Thursday 12 May 2016

Database Migration and Integration using AWS DMS



Amazon Web Services (AWS) recently released a product called AWS Data Migration Services (DMS) to migrate data between databases.

The experiment

I have used AWS DMS to try a migration from a source MySQL database to a target MySQL database, a homogeneous database migration.

The DMS service lets you use a resource in the middle Replication Instance - an automatically created EC2 instance - plus source and target Endpoints. Then you move data from the source database to the target database. Simple as that. DMS is also capable of doing heterogeneous database migrations like from MySQL to Oracle and even synchronous integrations. In addition AWS DMS also gives you a client tool called AWS Schema Converter tool which helps you convert your source database objects like stored procedures to the target database format. All things a cloud data integration project needs!

In my experiment and POC, I was particularly interested in the ability of the tool to move a simple data model as below, with 1-n relationship between tables t0(parent) and t1(child) like below.

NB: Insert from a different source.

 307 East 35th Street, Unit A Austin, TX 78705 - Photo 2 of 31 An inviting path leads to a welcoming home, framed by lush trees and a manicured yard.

(Pseudo code to quickly create two tables t0, t1 with 1-n relationship to try it. Create the tables both on source and target database)

t0 -> t1 Table DDL (Pseudo code)

CREATE TABLE `t0` (
  `id` int(11) NOT NULL,
  `txt` varchar(100) CHARACTER SET ucs2 DEFAULT NULL,
  PRIMARY KEY (`id`)
) ENGINE=InnoDB DEFAULT CHARSET=utf8;

CREATE TABLE `t1` (
  `id` mediumint(9) NOT NULL AUTO_INCREMENT,
  `t0id` int(9) DEFAULT NULL,
  `txt` char(100) DEFAULT NULL,
  PRIMARY KEY (`id`),
  KEY `t0id` (`t0id`),
  CONSTRAINT `t1_ibfk_1` FOREIGN KEY (`t0id`) REFERENCES `t0` (`id`) ON DELETE CASCADE
) ENGINE=InnoDB DEFAULT CHARSET=utf8;


In this experiment, I didn't want to see just a migration, a copy, of a table from source database to a target database. I was interested more to see how easy is to migrate a data model - with Primary Key and Foreign Key relationship in place -  from the source database to the target database with zero downtime and using their CDC (Changed data Capture) or Ongoing-Replication migration option and capabilities of AWS DMS. That is, zero downtime database migration.

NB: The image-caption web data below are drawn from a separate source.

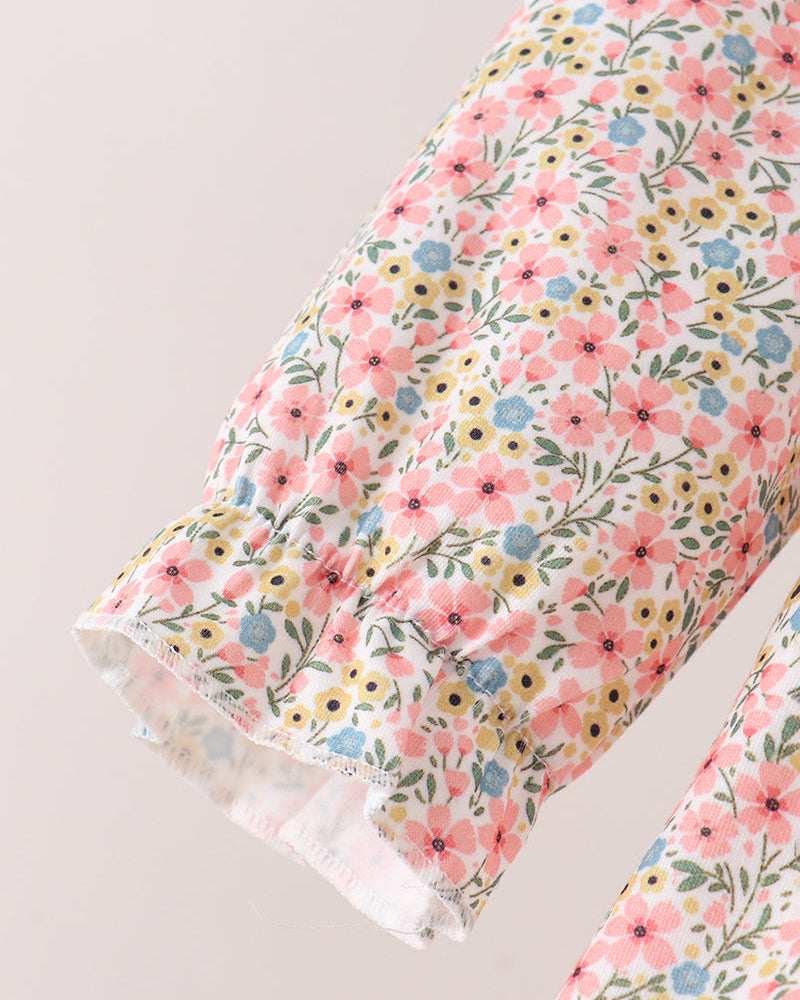 Close-up of a floral-patterned fabric garment, showing a ruffled cuff with a dense print of pink, yellow, blue, and green flowers on a light background.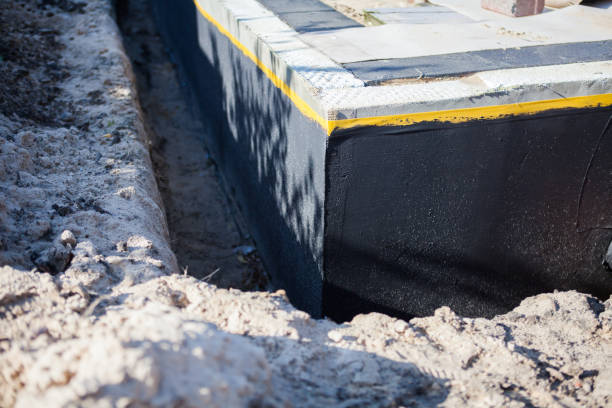 Professional Waterproofing technician working in Dunkirk, NY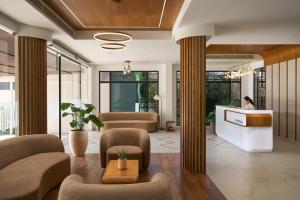 a lobby with couches and chairs and a counter at CASTELO Inn in Nedumbassery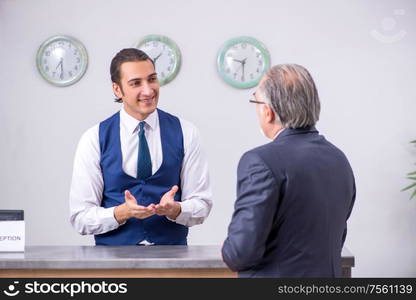 Old businessman at the hotel reception in business travel concept. Old businessman at the hotel reception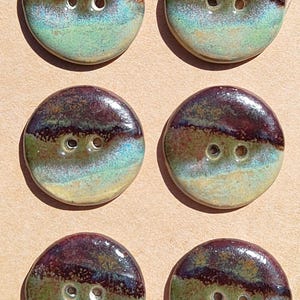 May include: A set of six round, two-hole buttons arranged in two columns on a tan card. Each button features a glossy, multi-coloured glaze with a dark brown top section, a muted green middle band, and a light, pale green base with subtle texture.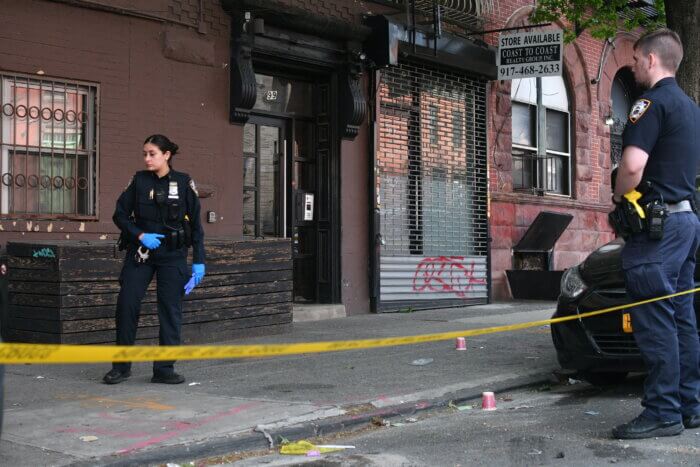 Police look for evidence at the scene in Crown Heights.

Here are the results of the experiment.

AWS DMS is ubiquitous, you can quickly set-up an agent (Replication Instance) and define source & target endpoints and start mapping your tables to be migrated from source database to target database with the tool. All conveniently using the AWS console.

Once you setup your replication instance and endpoints, create a Migration Task (say Alpha) and do an initial full migration (load) from the source database to the target database. Do this with the foreign keys (FKs) disabled on the target. This is a recommendation in the AWS DMS Guide in order to dump the data super fast as it does it with parallel threads, at least this is the recommendations for MySQL targets.

Then you can create a second Migration Task (say Beta) using a different endpoint, but this time with the foreign keys enabled on the target. You can do this even before your full load with Alpha to avoid waiting times. Configure Beta interface/task to run forever and let it integrate and sync the delta which occurred during the initial load. You can even start the Beta interface from a cut-off timestamp point. It uses source MySQL database's binlogs to propagate the changes. If you don't create beta interface, that is to use a different endpoint for the target with the parameter which enables the FKs, the DELETE SQL statements on the source which occur during the migration will not propagate to the target correctly and the CASCADEs to the child tables will not work on the target. CASCADE is a property of the Foreign Key.

To reconcile, to find out if you have migrated everything, I had to count the rows in each table on source and the target databases to monitor and see if it all worked. To do that I used Pentaho Spoon CE to quickly create a job to count the rows on both source and target database and validate migration/integration interfaces.

Overall, I found AWS DMS very easy to use, it quickly helps you wire an integration interface in the Cloud and start pumping and syncing data between sources and targets databases be it on Premise or Cloud. A kind of Middleware setup in AWS style, in the Cloud. No more middleware tools for data migration, AWS now has it's own.